Debtor also sought relief from the Trustee's actions in California state court. In May of 2006, after the Trustee sold his residence, he and Lin of China filed a lawsuit in Los Angeles County Superior Court, Case No KC048398 (the " California Action"). The only named defendant was Lin of Artesia, although the complaint listed several other " Doe" defendants. The lawsuit alleged that Lin of Artesia impersonated or assumed the identity of Lin of China in the bankruptcy case and committed perjury in agreeing to settle the Avoidance Action, all of which caused Debtor and Lin of China monetary losses. The complaint sounded in fraud, interference with contractual relations, and abuse of process.

Lin of Artesia responded to the California Action with demurrers and motions to dismiss. After being amended several times, Debtor and Lin of China filed a Third Amended Complaint in May, 2007 (" TAC"). Lin of Artesia answered the TAC in July, 2007. Thereafter, Debtor moved for summary judgment in the California Action, and before it was decided, the parties settled. Lin of Artesia soon thereafter requested dismissal from the action.

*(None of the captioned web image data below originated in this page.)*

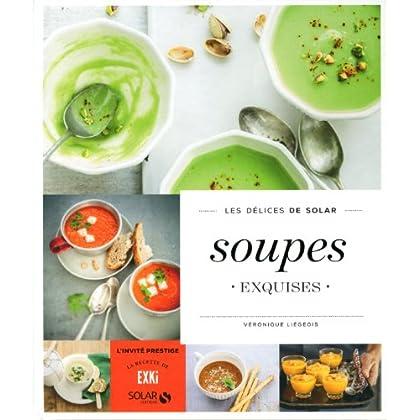 Soupes exquises - Les délices de Solar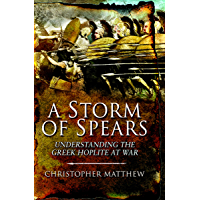 A Storm of Spears: Understanding the Greek Hoplite at War (English Edition)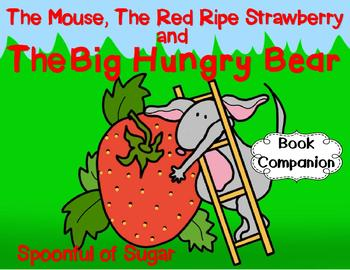 The Mouse, The Red Ripe Strawberry and the Big Hungry Bear (Story Companion)
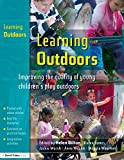 Bilton, Helen: Learning Outdoors: Improving the Quality of Young Children's Play Outdoors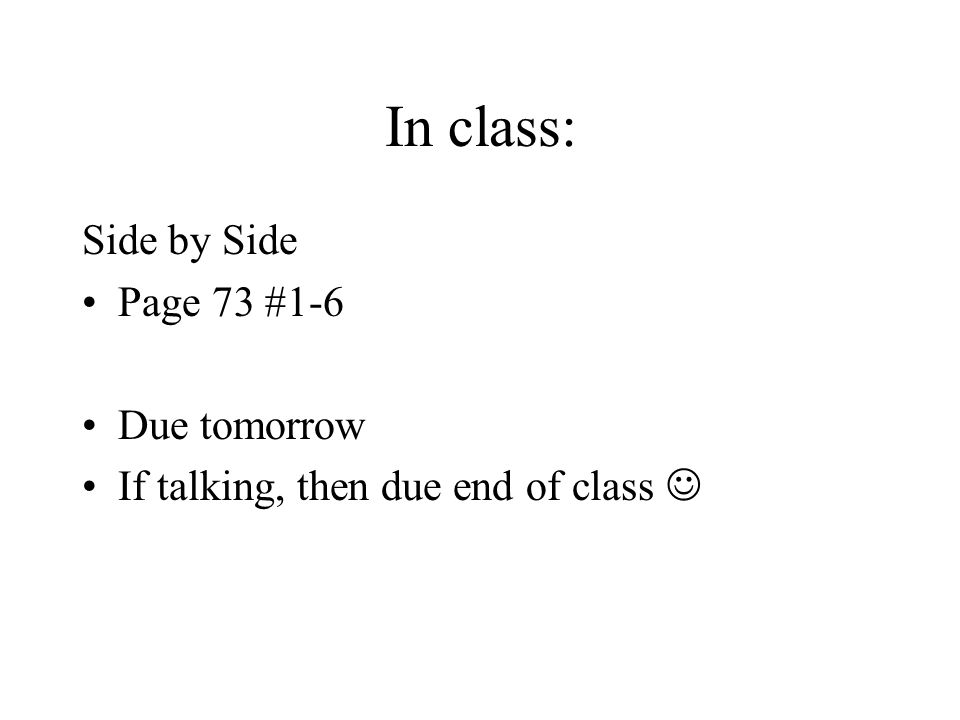 In class: Side by Side Page 73 #1-6 Due tomorrow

On May 28, 2008, Debtor amended the California action by substituting the Trustee for one of the Doe defendants. A summons was issued and served by mail on May 30, 2008. On June 26, 2008, the Trustee removed the California Action to the bankruptcy court. On July 2, 2008, the bankruptcy court entered an order to show cause why the California action should not be remanded, and set a hearing on the matter for September 3, 2008. On July 2, the Trustee having not responded to the TAC, Debtor requested that the bankruptcy court enter the Trustee's default. On the same day, the Trustee filed a motion to dismiss the removed action, and obtained a hearing date of August 20, 2008. Debtor filed a written opposition to Trustee's motion, to which the Trustee replied.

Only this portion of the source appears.